DOCUMENT EXCERPT:
Chaos Attraction

So-So Workshop

2019-03-08, 11:24 p.m.

Work went well today for the whole 3.5 hours I was actually at it, because my boss and I got the international mailing situation set up. The announcement should go out next week after it’s approved, people have until the end of the month to set it up. We have a nice little trial set of 30 people, so we’ll see how it goes. I was also proofreading, which apparently my boss likes because she was all, “I love having you on my team.”

(No, yesterday’s little incident was not brought up. Whew.)

I don’t think I mentioned this in great deal yet(?), but Mary who does the Sacramento storytelling event asked me to teach the workshop I went to in Auburn at a class of hers. I should probably clarify that it’s an hour and 45 minute long class that runs through an organization that does classes for people 55 and up for recreational purposes. So no grades, no pressure, she pretty much lets people do things how they want to for the most part. The first hour is for students who want to to tell stories and then get a friendly critique, and then I was going to get around a half hour after the break for running this workshop.

However, Mary wanted to use one of her students’ stories instead of the one from the workshop originally. Okay, fine. I got the story a few days ago and thought the following:

(a) This sounds like “Stone Soup” in reverse.
(b) Or dining with Californians with food issues. Both of those things made me laugh.
(c) I’m assuming this is a kid’s story sort of thing because it had stage directions and audience participation by making people raise their hands periodically. (Plus, well, talking animals.) It was kind of oddly listed stage directions (like saying to have dramatic pauses and mooing and clucking), but I assumed the author didn’t usually write out stage directions.

It’s a story about a farmer’s wife making vegetable soup for all of the animals on the farm, except the animals all start objecting to various ingredients in the soup because they make them fat or or rosy or fart or something. After everyone speaks up about their objections and asks her to remove what probably boils down to all the ingredients but the water, the farmer’s wife announces that she can’t make the vegetable soup, BUUUUUUUUT she CAN make a nice meat soup that involves all of the farm animals...as the meal, one presumes...and then throw in some foie gras. (That last word was spelled out phonetically.) The dog is all for it, but the rest of the animals agree to eat vegetable soup as is, please.

I did not get to talk to the person who wrote it ahead of time. I was actually surprised that that person was NOT going to tell her own story--I was told she read it aloud, and I guess pretty straight without trying to act it out or anything at the time? Ooookay, whatever, I can do silly animal voices, that’s cool.

In the end, I would say the workshop went so-so. Most of the class was eitther friendly and nice or dead quiet and the ones that told stories did pretty well at that. One lady told a story about someone’s leg getting amputated, one guy told a story about how his first love was baseball and a third lady told a Swedish folk tale about a husband and wife swapping workloads for the day (ladies know how this went). I talked too fast and apparently people didn’t get what “foie gras” was, but that’s a totally fair assessment since I have no goddamned idea how to talk sloooooooowly enough for others to process. (How slow do I have to go?) “Foie gras” isn’t exactly an easy word to get under any circumstances and lord knows I can’t do French accent despite a year of French lessons. Did appreciate the joke though.

PROVIDED DATA:
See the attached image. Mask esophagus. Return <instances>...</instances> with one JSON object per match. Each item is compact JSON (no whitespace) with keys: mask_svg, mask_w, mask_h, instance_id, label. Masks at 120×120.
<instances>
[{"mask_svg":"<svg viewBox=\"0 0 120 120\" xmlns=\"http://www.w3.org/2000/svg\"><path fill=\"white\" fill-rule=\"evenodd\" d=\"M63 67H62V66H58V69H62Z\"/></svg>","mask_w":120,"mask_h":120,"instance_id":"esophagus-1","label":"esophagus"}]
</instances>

INSTRUCTION 1:
Print the part of the storytelling workshop blog entry from "Work went well" to "brought up. Whew.)".
INSTRUCTION 2:
In the storytelling workshop blog entry, why did the writer assume the student's soup story was meant for children?
INSTRUCTION 3:
Can you continue the storytelling workshop blog entry after its last sentence?

TASK RESPONSE 1:
Work went well today for the whole 3.5 hours I was actually at it, because my boss and I got the international mailing situation set up. The announcement should go out next week after it’s approved, people have until the end of the month to set it up. We have a nice little trial set of 30 people, so we’ll see how it goes. I was also proofreading, which apparently my boss likes because she was all, “I love having you on my team.”

(No, yesterday’s little incident was not brought up. Whew.)

TASK RESPONSE 2:
The story included stage directions and audience participation, with listeners asked to raise their hands now and then. It also had talking animals.

TASK RESPONSE 3:
But the lady that wrote the story I had to use? Well. She appeared to have no sense of humor and kind of had what I refer to as Sour Lemon Face. (Look at pictures of Sylvia Browne or Daniel Craig for what I mean. Someone who looks permanently cranky and miserable. Though in this case she just looked very stonefaced and slightly RBF’y.) I asked her if it was intended for children and she’s all, “NO.” Oooookay then. I think I can say that she did not like my more lively rendition of it and she was defnitely cheesed off that despite the fact that Mary had introduced it as her story, I didn’t say “Name Of Story, By Your Full Name” when I started. I apologized, of course. Sigh. Then when we were doing the group stuff, she declined to do that, for obvious reasons. I’m sure she was talking nothing but shit about how awful I was all the way home, which I can imagine all too well. (Seriously, why she wasn’t reading her own story so it’d be done as she wanted, I do not know....) Mary said afterwards that this lady seemed to be more into the written word than storytelling and basically kinda sounded like “I’m not sure what she’s doing here, exactly.” And “I thought she’d be flattered by my wanting to use her story.” As it turns out, not so much!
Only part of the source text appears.